School of Life: A Very Bad YouTube Channel | Big Joel (video, 25 min) – Just a funny take down of a ridiculous self-help channel.  I was surprised to learn that School of Life is made by Alain De Botton, who I mostly remember from his 2012 TED talk about “Atheism 2.0”.  At the time, his talk certainly struck a chord with a lot of atheists who were unhappy with the state of the atheist movement.  But whenever I heard details about his specific suggestions, they were completely full of shit.  He just had no idea what he was talking about, and worse, he erased the efforts of other atheists who had similar criticisms and who were actually involved in the communities they wanted to change.  I hated this guy, and now I feel vindicated.

The Dunning-Kruger effect: Misunderstood, misrepresented, overused, and… nonexistent? | Skepchick – Ever since researching and writing about the Dunning-Kruger effect, I’ve been convinced that it’s not very good psychology, and even worse as pop psychology.  So I’m glad to see this independent (and more thorough) review.

While on this subject, I was reminded of my research into perceptions of penis size, where I learned that (non-Asian) men systematically overestimate their penis size (“penis Lake Wobegon” I called it).  Following Dunning-Kruger logic, we must conclude that having a smaller penis deprives one of the ability to accurately self-assess one’s penis size.

Science & Religion Aren’t Compatible (But only in America) | Skepchick – Rebecca Watson discusses a study demonstrating the point in the title.  If anyone has paper access I’m curious what it says about the UK and Canada.

In Search of a Flat Earth | Folding Ideas (video, 76 min) – I see that video essays are quickly approaching movie length.  Dan Olson disproves a conspiracy theory with some beautiful footage, not that it matters to the doomsday cult.

I read popular physics: Interstellar Interlopers

This is an entry in my series where I read physics articles in Scientific American, and get annoyed that the only good ones are about astronomy.

I skipped a month, because the September issue was a special 175-year anniversary edition. I actually liked that one, but the physics article was a review of how cosmology had changed in the past 175 years, and I don’t have much to say about that. I learned that Scientific American basically predates the scientific establishment as we know it, and it started out as a thing for like, inventors and hobbyists.

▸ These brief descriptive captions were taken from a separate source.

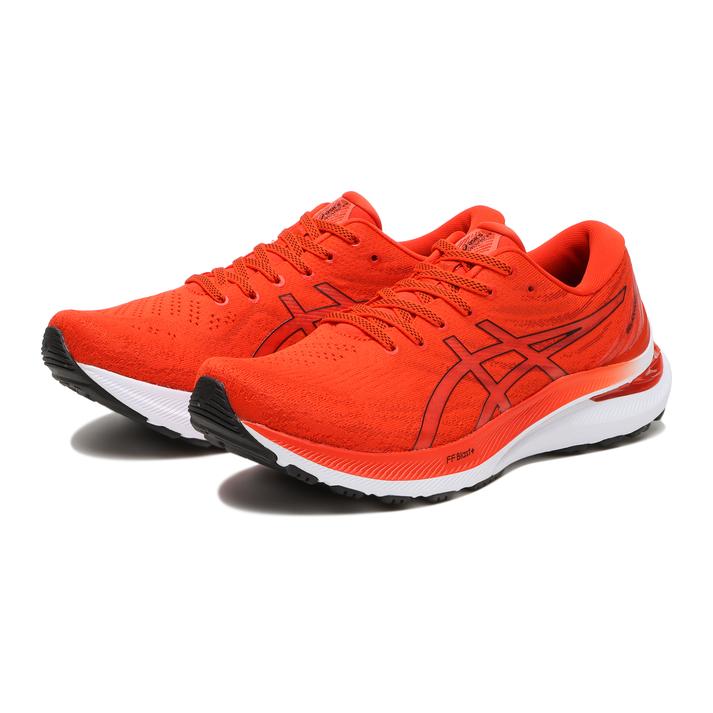 【楽天市場】【ASICS】 アシックス GEL-KAYANO 29 ゲルカヤノ 29 1011B440.800：ABC-MART楽天市場店
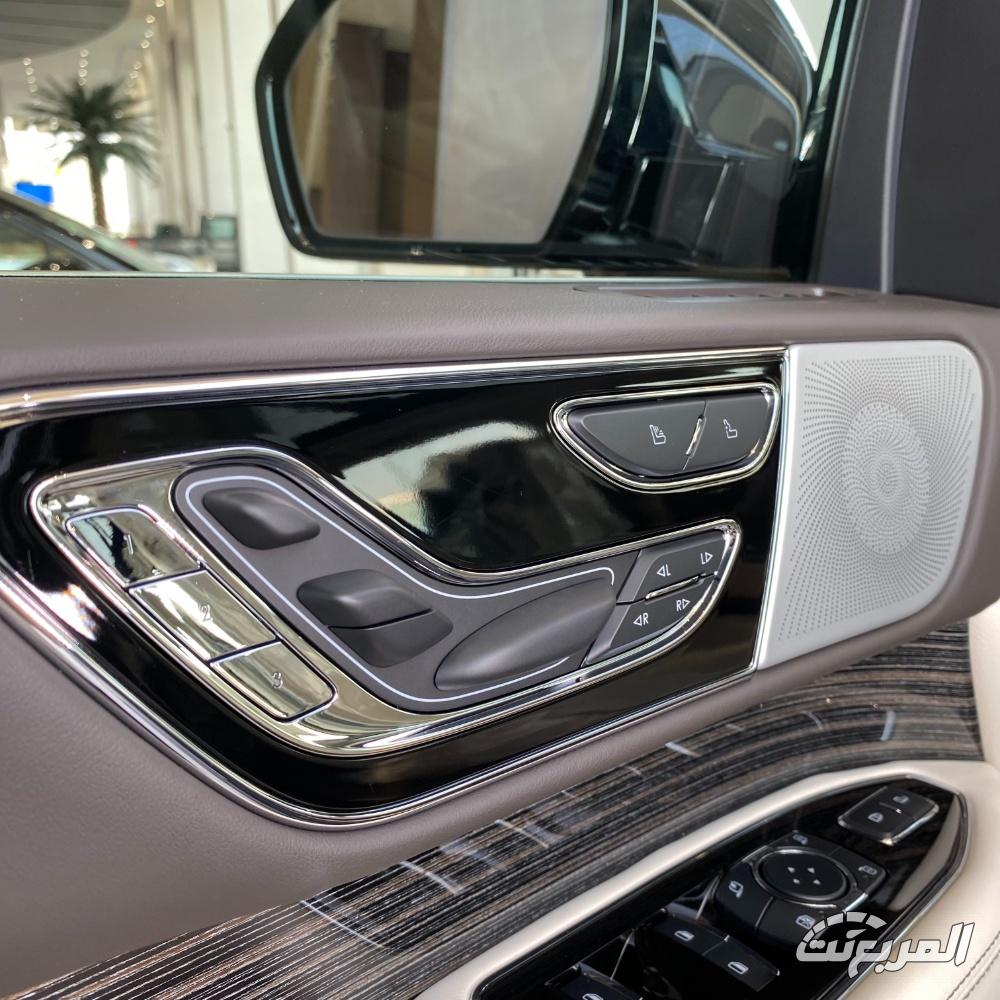 لينكولن-نافيجيتور-المربع-نت-54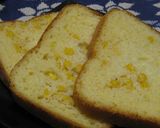 【見直し中】缶詰丸ごと no コーンパン作り方9写真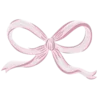 🎀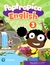 POPTROPICA ENGLISH 3 PUPIL S BOOK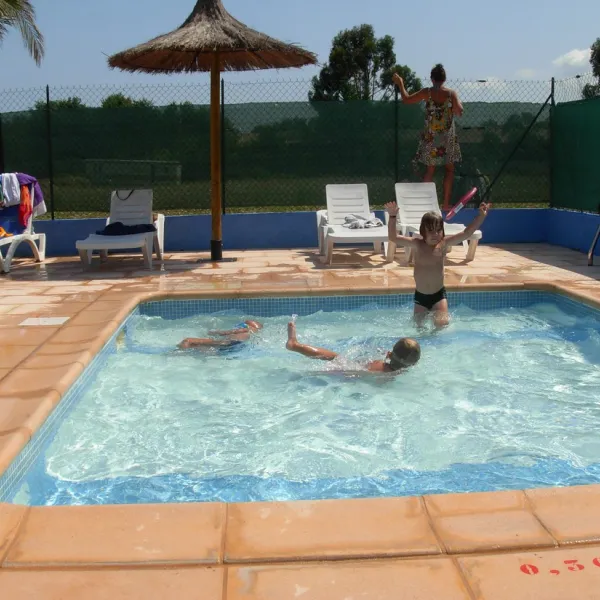au-flamenco-argelegraves-sur-mer-m3dwd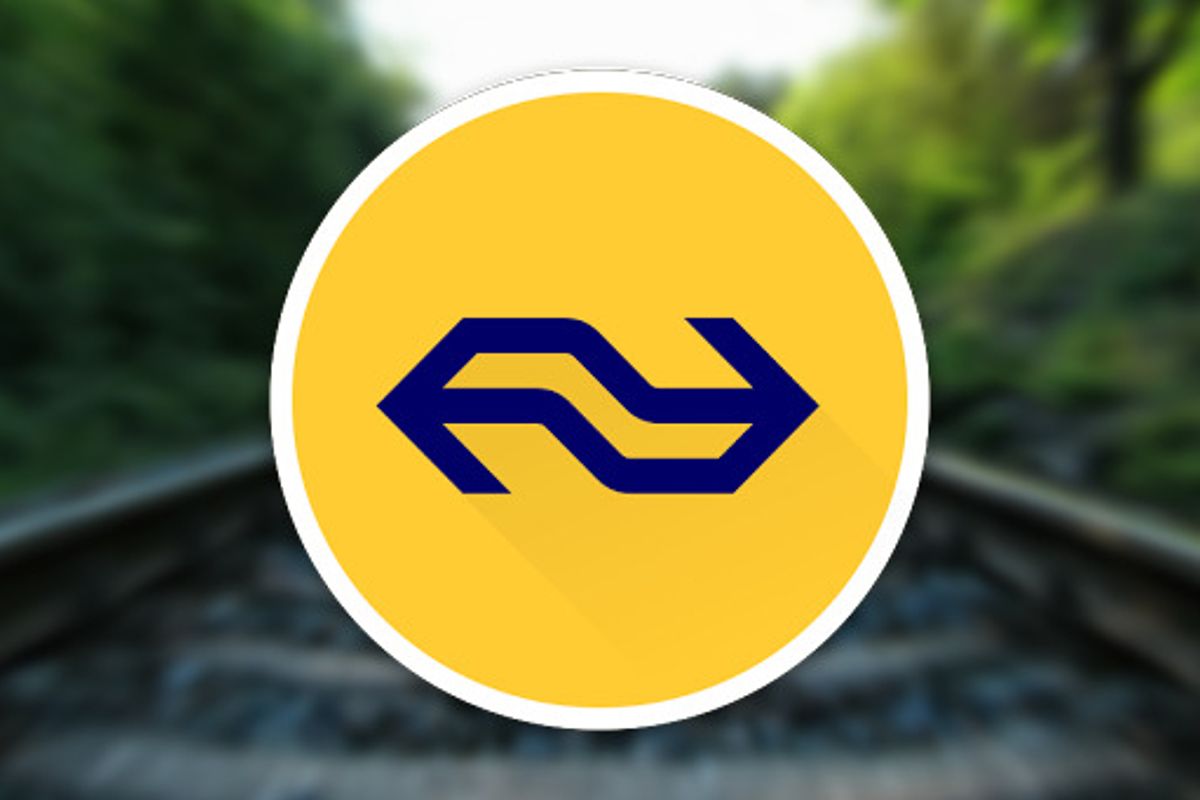 NS Reisplanner Xtra-update moet app beste ov-reisplanner maken
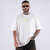 Over notandistintos crudo a - comprar online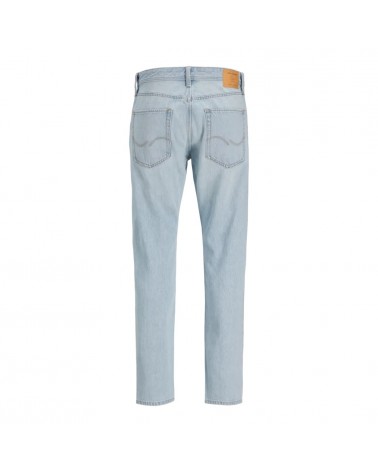 Jack&Jones JJchris  jjoriginal sbd 12269529
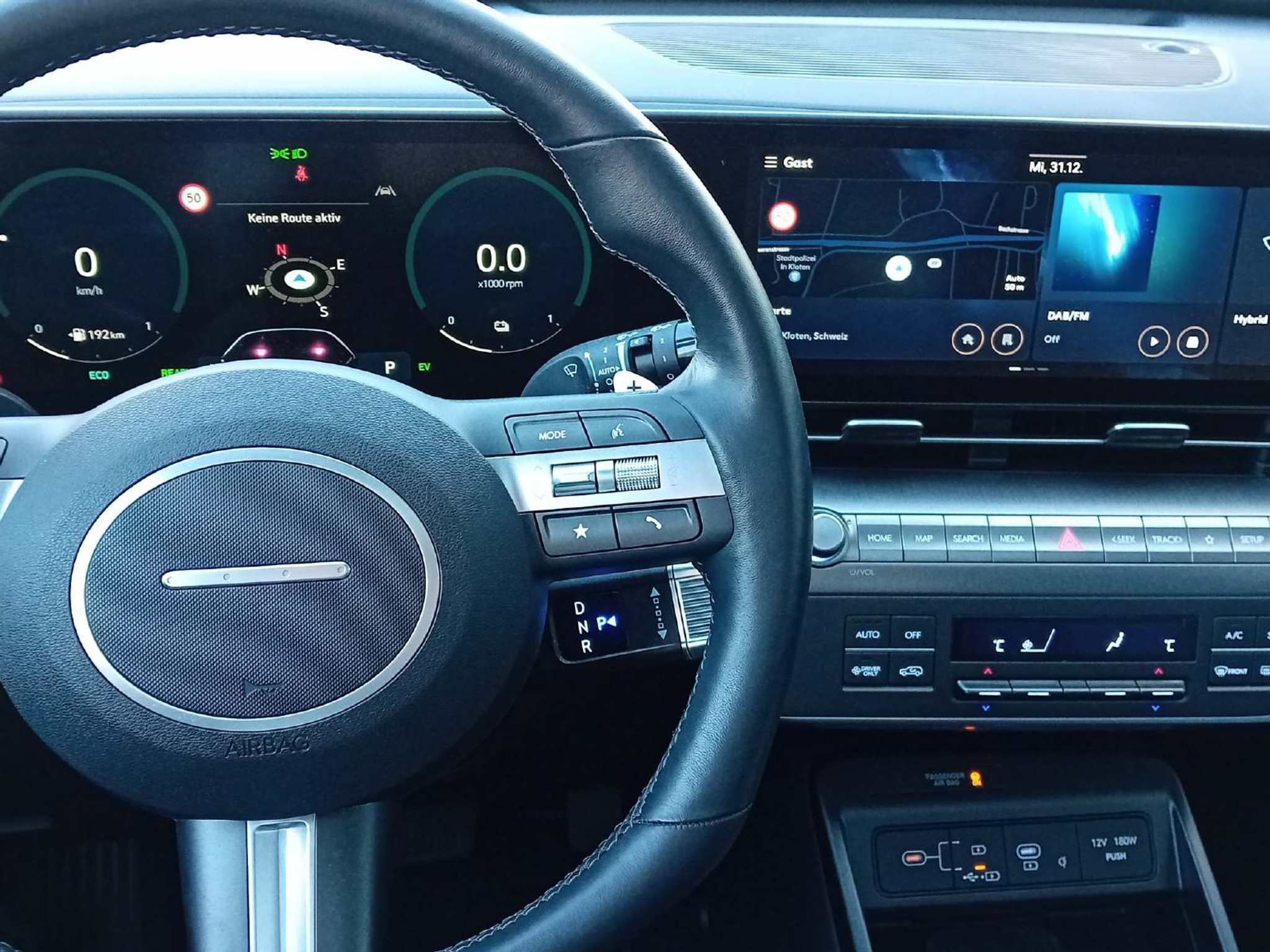 listing desktop thumbnail image 9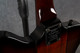 Epiphone Thunderbird IV Bass - Vintage Sunburst - 2nd Hand (125935) Epiphone Thunderbird IV Bass - Vintage Sunburst - 2nd Hand (125935)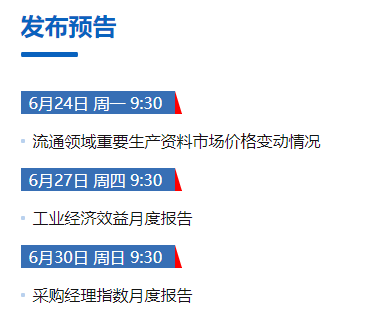 沪指又双叒回到3000点，这届股民学到了什么？  第17张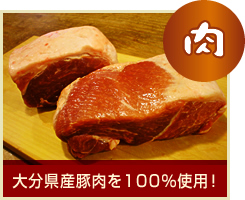 �g���h
�啪���Y�ؓ���100���g�p�I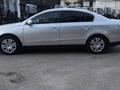 Volkswagen Passat 2010 года за 3 950 000 тг. в Алматы – фото 4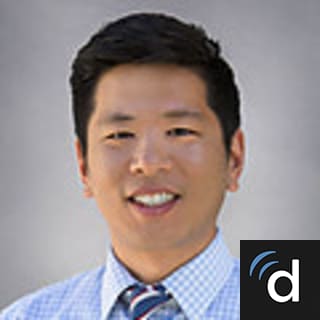 Jason Woo, MD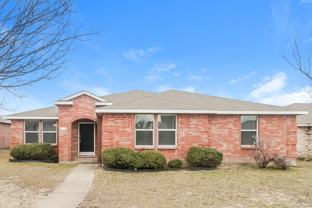 1237 Candler Dr - Photo 1 of 1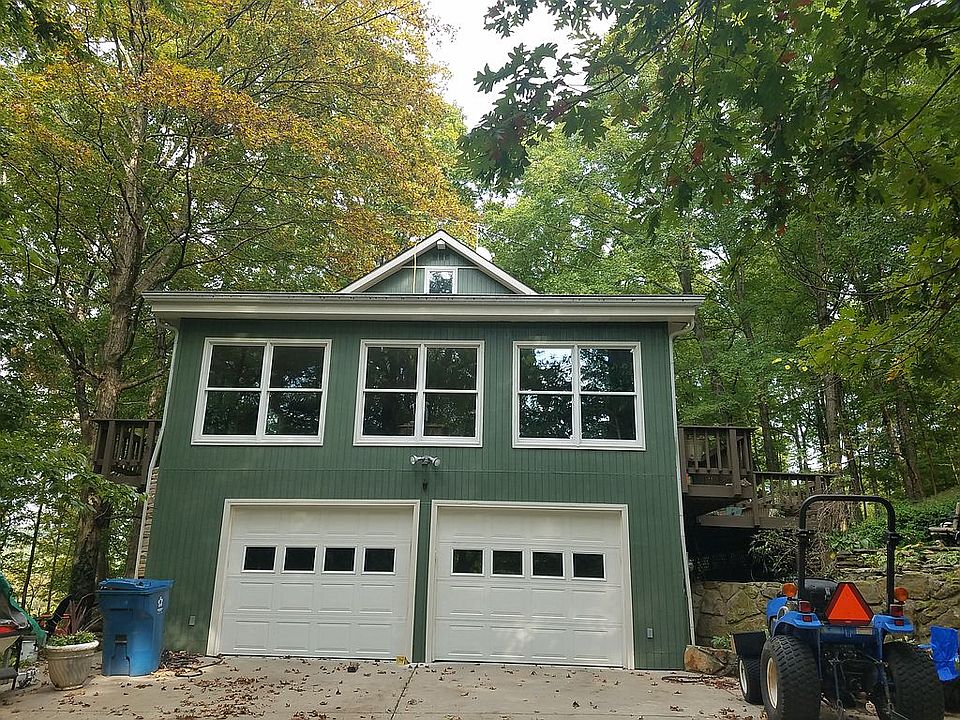 2nd image of 151 Timber Ridge Pl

The October issue has a presidential endorsement, the first endorsement that the magazine has ever made in its long history. No points for guessing who they endorsed.

Anyway, the physics article for this month is “Interstellar Interlopers” (no paywall this time), about the first two interstellar objects ever observed in the Solar System. I had never heard of these before, but I guess they made news a while back, as reporters breathlessly speculated about aliens.